Ender 5 has a boot loader unlike ender 3 and there's plenty of YouTube tutorials about doing this. Unless you've done anything with code before there will be some learning new things involved but all the info is available on marlin github and YouTube for a simple follow along. After you do this once its really straight forward and you won't hesitate to go back and make changes like enabling linear advance, led lights or bl touch.

Sticking with the creality board makes it even easier as you select files from the folder that matches your printer to replace the generic files in the code so it's instantly configured to your printer. With an aftermarket board you have to figure out what connects to what pin to match the board and component. If this was your first time that would make this a bit more tedicous but pretty basic on a second build or later upgrade once you've worked your way through it once.

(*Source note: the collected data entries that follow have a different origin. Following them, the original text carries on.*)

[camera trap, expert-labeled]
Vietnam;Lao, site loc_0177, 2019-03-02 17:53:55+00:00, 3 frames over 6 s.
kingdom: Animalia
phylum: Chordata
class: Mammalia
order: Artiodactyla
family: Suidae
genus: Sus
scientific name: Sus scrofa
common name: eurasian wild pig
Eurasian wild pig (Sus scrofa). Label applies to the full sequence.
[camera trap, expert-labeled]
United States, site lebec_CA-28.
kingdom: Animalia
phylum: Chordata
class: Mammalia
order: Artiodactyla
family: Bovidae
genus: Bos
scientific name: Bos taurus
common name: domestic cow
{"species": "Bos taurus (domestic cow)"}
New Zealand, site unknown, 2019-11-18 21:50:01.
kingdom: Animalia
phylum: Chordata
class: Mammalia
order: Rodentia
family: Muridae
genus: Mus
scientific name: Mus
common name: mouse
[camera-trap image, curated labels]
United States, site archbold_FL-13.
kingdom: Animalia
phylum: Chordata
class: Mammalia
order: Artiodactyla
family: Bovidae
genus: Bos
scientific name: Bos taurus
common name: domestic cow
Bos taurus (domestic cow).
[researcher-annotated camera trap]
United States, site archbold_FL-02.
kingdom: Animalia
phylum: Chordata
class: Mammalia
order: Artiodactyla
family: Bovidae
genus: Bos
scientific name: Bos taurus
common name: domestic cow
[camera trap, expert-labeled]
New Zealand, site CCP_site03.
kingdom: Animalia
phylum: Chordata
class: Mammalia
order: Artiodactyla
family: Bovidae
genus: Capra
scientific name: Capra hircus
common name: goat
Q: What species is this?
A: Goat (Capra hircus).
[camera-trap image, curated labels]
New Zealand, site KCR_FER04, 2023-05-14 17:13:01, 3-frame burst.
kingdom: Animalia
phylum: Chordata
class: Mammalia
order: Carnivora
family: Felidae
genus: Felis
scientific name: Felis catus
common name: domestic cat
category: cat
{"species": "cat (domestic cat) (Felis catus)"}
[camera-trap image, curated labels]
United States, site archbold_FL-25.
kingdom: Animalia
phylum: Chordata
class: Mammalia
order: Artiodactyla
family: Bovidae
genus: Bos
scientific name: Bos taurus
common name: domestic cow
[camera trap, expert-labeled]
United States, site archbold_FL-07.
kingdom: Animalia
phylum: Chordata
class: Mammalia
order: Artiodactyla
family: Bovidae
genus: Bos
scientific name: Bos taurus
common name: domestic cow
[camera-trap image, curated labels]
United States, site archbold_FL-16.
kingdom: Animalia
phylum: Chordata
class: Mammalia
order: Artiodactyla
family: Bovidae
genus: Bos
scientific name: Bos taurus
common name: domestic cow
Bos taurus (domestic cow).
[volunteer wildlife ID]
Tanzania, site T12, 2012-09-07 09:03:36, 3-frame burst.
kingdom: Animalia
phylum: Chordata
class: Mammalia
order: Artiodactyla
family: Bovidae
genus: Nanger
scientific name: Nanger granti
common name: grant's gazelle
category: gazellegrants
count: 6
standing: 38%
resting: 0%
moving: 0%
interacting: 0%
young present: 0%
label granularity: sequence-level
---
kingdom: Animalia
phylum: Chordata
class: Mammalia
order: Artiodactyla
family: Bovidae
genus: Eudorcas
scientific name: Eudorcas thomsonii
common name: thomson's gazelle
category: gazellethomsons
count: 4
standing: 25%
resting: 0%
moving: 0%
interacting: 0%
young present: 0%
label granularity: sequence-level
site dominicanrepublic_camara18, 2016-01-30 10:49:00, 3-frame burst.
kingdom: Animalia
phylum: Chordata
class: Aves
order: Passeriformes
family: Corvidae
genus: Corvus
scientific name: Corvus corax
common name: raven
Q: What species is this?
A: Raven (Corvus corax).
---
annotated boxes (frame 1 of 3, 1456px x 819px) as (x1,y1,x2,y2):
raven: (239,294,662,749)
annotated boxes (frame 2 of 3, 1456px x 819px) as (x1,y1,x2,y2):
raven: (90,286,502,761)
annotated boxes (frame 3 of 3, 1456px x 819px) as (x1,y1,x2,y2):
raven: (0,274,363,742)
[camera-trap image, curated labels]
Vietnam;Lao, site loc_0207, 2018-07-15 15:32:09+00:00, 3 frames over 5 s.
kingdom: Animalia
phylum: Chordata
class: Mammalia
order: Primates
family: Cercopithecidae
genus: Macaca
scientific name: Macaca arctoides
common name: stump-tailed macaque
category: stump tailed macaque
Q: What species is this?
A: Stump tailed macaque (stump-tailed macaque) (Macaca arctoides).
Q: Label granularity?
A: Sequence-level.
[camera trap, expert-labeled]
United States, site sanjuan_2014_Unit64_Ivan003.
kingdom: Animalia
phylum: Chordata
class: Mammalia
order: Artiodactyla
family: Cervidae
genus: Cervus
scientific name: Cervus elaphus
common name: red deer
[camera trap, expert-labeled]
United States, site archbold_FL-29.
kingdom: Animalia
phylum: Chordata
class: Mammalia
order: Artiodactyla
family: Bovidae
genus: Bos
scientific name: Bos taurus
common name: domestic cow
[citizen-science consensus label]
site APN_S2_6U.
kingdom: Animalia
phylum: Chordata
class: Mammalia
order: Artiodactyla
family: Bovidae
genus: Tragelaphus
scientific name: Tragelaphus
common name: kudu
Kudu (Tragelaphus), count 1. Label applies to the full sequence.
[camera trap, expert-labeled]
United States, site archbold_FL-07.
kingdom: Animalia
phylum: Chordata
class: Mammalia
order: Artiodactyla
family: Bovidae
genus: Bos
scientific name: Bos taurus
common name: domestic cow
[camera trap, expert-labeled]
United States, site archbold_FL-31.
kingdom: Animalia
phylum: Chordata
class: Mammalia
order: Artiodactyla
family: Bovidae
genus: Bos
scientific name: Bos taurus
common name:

It's worth downloading marlin and following a tutorial, costs nothing but a couple hours on the first setup. You'll know right away if this is something within your abilities and have a better understanding to ask questions that might get better responses in the forum. You don't need to erase anything on the stock board to setup marlin it's done on the pc you upload it after it's compiled. But you'll likely be very comfortable with doing it after going through the setup process and it successfully compiles.

Best upgrade I did was upgrading to marlin from creality version. Not because it's any better but because now I know how to make firmware changes when I want to and enable / disable things to suit my mods and needs.